The expert inside of me (not me, really, but a wiser, bigger part of me) was going to have to step up and help solve the puzzle. My relationship with my expert within has not always been friendly, even if she has been a faithful and loving–and sometimes annoyingly right–friend. We’re still getting acquainted, but I will tell you this. The Expert Within doesn’t lay out the terrain ahead of time, like those DVD jacket plot summaries which let you in on the broad brush strokes. It doesn’t set up plot line and characters like a friend maximizing the impact of a juicy bit of gossip. Mine stingily doles out information in small bits, little a string of bread crumbs to be followed one bit at a time, down sometimes overgrown, dimly lit paths. Her information pops up in annoyingly inconvenient ways–a flash of sudden anger, lingering symptoms of depression, and worse, serious accidents and illness. She leaves me the independence of decision-making to ignore her over and over, and to endure the painful consequences of this non-compliance, amping the consequences on each go round to get her point across. Yet, when accurately deciphered, she is without fault. Her paths often end with the reward of light bulb moments, popping up in my own familiar words and imagery, the coming home portion of a long and difficult journey. And when followed consistently, she opens a door to a greater than imagined understanding of life.
The Expert Within urges me to write this, even when it means that the cards I once held close to the vest now need to be laid down, and in the burst of open disclosure, I loose the hand. It makes me expose those embarrassing parts of myself–the one who wants to be cared for and her arch nemesis, the one who doesn’t want to be told what to do, even if it means having to do it all. Boot to bootie, then carrot-and-stick, she applies whichever the moment calls for. She throws out hints that the sacrifice of victory is a tactical move, positioning me to redefine the notion of winning from above-it-all to one-with-it-all. No more battling; nothing, even, to push against.
My work as a marriage and family therapist has backhandedly assigned me a role as a an expert in the field of medicine and behavioral health. For now, I’m laying aside that role and taking up another, the me that’s not all that in-the-know. But as I champion the role of my inner expert, and tell you the story of getting to know her (and follow her promptings), I hope that I will help you to do the same. In my reading of other accounts—something I’m doing more of recently–it seems that there is no one correct step-by-step approach.

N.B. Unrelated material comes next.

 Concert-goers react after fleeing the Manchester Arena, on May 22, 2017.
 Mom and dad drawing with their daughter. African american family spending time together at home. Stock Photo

Just as there is no one expert with the last word on “doing life” right, inner expertise is as varied as we are as individuals. But we can probably all learn, or at least take courage from, each others stories. As I’m writing this, the sky outside my office window goes from red, to orange, to a foggy series of nuanced greys, lighter and lighter with each layer from ground to sky. I notice it all. It’s progress.